As an adoptive parent, I'd suggest one of your top priorities would be to make a concerted effort to alter your language here. "Real" is not helpful; it's got judgment loaded in it, since if you're not real you must be fake. And as a commenter on the question points out, by most standards of good parenting the real father is the one who is there for the child. In the adoption community we refer to birth parents. While sperm donor is certainly descriptive, it may not be an image your tween daughter will welcome :)
Similarly, "evil" isn't going to help things any. Your daughter is going to have complicated feelings about this, possibly forever. They won't necessarily be bad feelings, but she has a genetic heritage she can't ever really connect with. This can be tough for adopted kids, just as it would be tough if she had an absent father who didn't want contact. Using a word like evil will just make it harder. She's going to draw her own conclusions about his character based on him taking a powder when she was still in diapers.
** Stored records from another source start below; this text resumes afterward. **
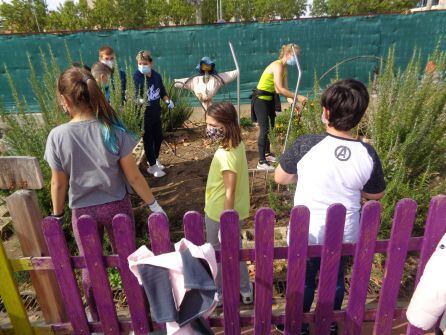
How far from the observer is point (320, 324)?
6.23ft

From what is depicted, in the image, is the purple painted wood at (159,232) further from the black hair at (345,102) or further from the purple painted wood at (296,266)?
the black hair at (345,102)

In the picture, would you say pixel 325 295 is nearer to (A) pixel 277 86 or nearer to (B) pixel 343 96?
(B) pixel 343 96

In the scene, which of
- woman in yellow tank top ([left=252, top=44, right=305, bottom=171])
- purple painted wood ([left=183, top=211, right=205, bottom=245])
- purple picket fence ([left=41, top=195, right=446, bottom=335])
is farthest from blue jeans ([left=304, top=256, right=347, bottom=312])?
woman in yellow tank top ([left=252, top=44, right=305, bottom=171])

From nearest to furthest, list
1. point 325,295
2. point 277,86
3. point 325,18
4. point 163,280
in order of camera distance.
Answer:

Any further editorializing might be a basis for her to question her own character.
In your shoes, I'd simply say he was troubled and had a problem with drugs and alcohol. He chose to leave when she was an infant and never showed an interest in being a parent. Presumably he either agreed to the adoption or no-showed and had his parental rights terminated, clearing your husband to adopt.
I think, depending on the kind of relationship you all have, the best thing would be to have a sit-down and say you wanted to let her know something about her past. I'd refer to your husband as "your father" just to be clear that that is who he is, genetics be damned. You might just present this as something she should know about her heritage for the sake of her health; people with parents who have addiction problems are more likely to have those problems themselves, and there might be other issues in his medical history worth knowing. If you describe it as something that now you are old enough to understand the genetics of things, then she may be more likely to see it as about bodies rather than families.
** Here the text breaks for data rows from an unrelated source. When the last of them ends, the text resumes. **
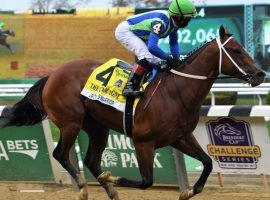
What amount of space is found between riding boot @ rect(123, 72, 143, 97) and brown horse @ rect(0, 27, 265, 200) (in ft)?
0.32

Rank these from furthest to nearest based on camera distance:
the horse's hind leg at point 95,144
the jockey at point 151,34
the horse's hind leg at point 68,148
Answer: the horse's hind leg at point 95,144 → the horse's hind leg at point 68,148 → the jockey at point 151,34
For our part we are simply always open with our child about his adopted status, though we didn't have the complicating factors you did. He's not yet as old as your daughter but we think being matter-of-fact about it is the simplest thing. You don't need to keep the way he treated you from her forever, though I think letting them come out over time will make it a less overwhelming thing for her to come to terms with. But you know her and we don't - perhaps she'll do better knowing it all up-front. But I think the more dispassionate you can manage to be the better; his actions speak for themselves.